Why can it be so hard to achieve? Something I’ve learned with problem solving is: if you find yourself spiraling into a pit of complexity, often the right approach is to go back to the start and look for another way.
For centuries, astronomers struggled to map the paths of the stars and the planets. The more they tried to map their models to the actual data, the more complex these models became, involving wild calculations that would make even the most hardened mathematician cry. That was, until Copernicus came along and suggested: What if the earth wasn’t the center of the Universe, and everything revolves around it? What if, instead, the Earth revolved around the Sun? And just like, that these absurd and complex models were reduced to a beautiful simplicity.
Of course, astronomy is still a difficult subject; but by finding the right start, vast amounts of unnecessary complexity were removed from the problem.
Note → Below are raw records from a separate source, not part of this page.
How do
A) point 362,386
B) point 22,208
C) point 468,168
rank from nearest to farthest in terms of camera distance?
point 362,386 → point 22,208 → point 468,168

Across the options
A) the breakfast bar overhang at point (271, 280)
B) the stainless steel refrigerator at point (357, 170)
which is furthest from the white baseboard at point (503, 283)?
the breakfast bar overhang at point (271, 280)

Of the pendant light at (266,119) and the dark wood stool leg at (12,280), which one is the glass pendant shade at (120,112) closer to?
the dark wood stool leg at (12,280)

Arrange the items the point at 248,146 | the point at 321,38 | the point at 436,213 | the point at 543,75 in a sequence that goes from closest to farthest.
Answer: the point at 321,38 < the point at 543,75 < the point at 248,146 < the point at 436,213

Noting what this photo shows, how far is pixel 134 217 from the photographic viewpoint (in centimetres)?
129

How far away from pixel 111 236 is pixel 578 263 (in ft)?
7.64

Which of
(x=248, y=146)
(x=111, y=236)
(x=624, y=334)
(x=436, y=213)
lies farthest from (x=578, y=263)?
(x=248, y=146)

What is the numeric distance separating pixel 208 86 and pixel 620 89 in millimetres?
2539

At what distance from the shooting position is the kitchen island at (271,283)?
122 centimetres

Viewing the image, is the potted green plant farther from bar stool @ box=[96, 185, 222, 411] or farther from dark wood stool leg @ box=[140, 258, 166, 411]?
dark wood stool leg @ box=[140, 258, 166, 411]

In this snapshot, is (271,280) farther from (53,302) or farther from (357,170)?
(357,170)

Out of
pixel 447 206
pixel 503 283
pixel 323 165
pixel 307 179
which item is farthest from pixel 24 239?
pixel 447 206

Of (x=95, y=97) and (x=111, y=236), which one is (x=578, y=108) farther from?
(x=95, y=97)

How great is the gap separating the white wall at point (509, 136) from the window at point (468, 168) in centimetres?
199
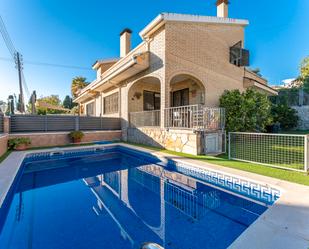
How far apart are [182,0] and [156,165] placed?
13.8 meters

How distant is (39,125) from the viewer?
40.1 feet

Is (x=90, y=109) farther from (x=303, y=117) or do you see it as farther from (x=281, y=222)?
(x=303, y=117)

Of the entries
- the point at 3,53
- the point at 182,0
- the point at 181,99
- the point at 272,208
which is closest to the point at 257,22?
the point at 182,0

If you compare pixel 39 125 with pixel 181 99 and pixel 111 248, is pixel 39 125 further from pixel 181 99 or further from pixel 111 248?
pixel 111 248

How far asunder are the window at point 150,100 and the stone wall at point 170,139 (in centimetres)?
239

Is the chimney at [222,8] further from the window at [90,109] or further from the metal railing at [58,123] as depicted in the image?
the window at [90,109]

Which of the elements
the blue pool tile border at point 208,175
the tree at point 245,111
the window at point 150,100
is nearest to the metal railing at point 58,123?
the window at point 150,100

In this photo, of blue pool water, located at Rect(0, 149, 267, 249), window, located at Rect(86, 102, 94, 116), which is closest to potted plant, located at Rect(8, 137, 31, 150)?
blue pool water, located at Rect(0, 149, 267, 249)

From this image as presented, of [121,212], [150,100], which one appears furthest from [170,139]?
[121,212]

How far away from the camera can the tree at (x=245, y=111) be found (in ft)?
34.9

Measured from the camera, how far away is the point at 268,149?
305 inches

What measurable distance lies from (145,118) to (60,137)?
578 cm

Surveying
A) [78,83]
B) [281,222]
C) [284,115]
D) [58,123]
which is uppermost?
[78,83]

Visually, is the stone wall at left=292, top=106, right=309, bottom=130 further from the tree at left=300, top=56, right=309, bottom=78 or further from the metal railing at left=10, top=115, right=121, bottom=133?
the metal railing at left=10, top=115, right=121, bottom=133
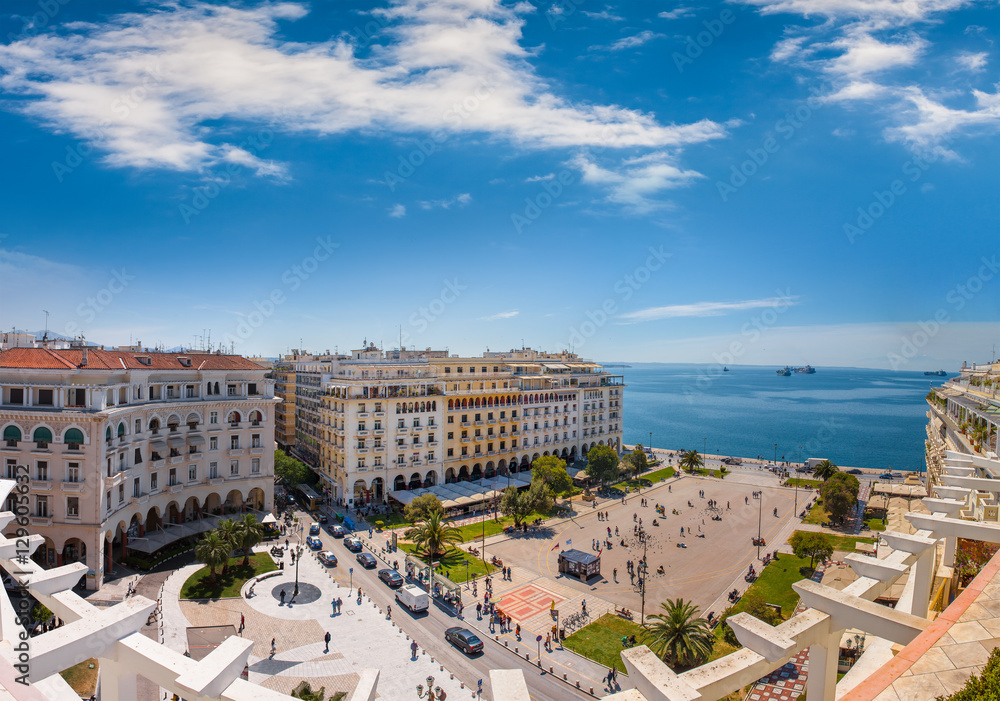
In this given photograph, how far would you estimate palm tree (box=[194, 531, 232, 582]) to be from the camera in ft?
128

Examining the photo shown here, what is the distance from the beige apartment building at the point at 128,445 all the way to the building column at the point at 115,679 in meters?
29.0

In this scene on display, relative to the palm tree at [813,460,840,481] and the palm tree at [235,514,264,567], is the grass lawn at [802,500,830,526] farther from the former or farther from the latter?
the palm tree at [235,514,264,567]

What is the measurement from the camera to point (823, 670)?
8.90 meters

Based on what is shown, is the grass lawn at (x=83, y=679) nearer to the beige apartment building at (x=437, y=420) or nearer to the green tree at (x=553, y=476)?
the beige apartment building at (x=437, y=420)

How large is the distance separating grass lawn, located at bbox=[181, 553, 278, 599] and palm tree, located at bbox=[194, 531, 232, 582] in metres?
0.70

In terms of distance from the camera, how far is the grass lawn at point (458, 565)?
43.4 m

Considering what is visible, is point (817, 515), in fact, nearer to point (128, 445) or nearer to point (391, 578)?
point (391, 578)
MDM projects, are essentially the same thing. Instead of astral bodies you have data sources. Instead of geocentricism (the earth at the center of the universe model), you have relational technology; whole IT budgets have been wasted trying to make it fit this problem. The question then is, what is the corresponding heliocentric (earth revolving around the Sun) model?
First a definition: MDM comprises the processes, governance, policies, standards and tools that consistently define and manage the critical data of an organization to provide a single point of reference.
For critical (master) data two criteria are required:
As you can imagine those two criteria are aspirational because organizations frequently will have a myriad of overlapping data, which arises from both organic growth, and immature data management.
To overcome this, organizations invest in huge squads of people who seek to consolidate, clean and de-duplicate their master data — and then manage this single true version of the truth going forward. They may wish to do this using a registry style (leave the data where it is, and instead maintain a registry of which data sits where), or a hub style (where they move the data into a single repository and manage it from there). In either case, because this is dealing with the most critical data to the business, a fully enterprise grade solution is required, with ACID transactions, HA, and DR to ensure data is always consistent, never lost, and always available.
There are, however, a number of challenges associated to the pursuit of this managed single version of the truth, which often results in very large multi-year multi-million dollar projects (in the best case), or outright failure (in the worst). Over two-thirds of all MDM projects fail!
Registry approaches have the best chance of succeeding, but have the challenge that if the Christy Haragan entity is referenced (and perhaps duplicated) across multiple systems, the processes involved in maintaining a single version can become expensive and error prone (conflict resolution, for example). This approach works for smaller projects with smaller more localized data sets (e.g., spanning a single data center or perhaps geographic location), but as you can imagine doesn’t scale.
MDM Registry style: Data is left in the source systems and managed centrally.
The hub approach, does scale, but requires a domain model (e.g. Customer, Product, Account, etc.). Due to the inherent intricacy in any of these domains, these models are extremely large and complex. The process of mapping the source data onto these domain models is extremely challenging, expensive, and error prone. Moreover, as data is changed and re-arranged, (shape-shifting at its finest) the risk of breaking existing processes increases, and adds further risk and expense to the project.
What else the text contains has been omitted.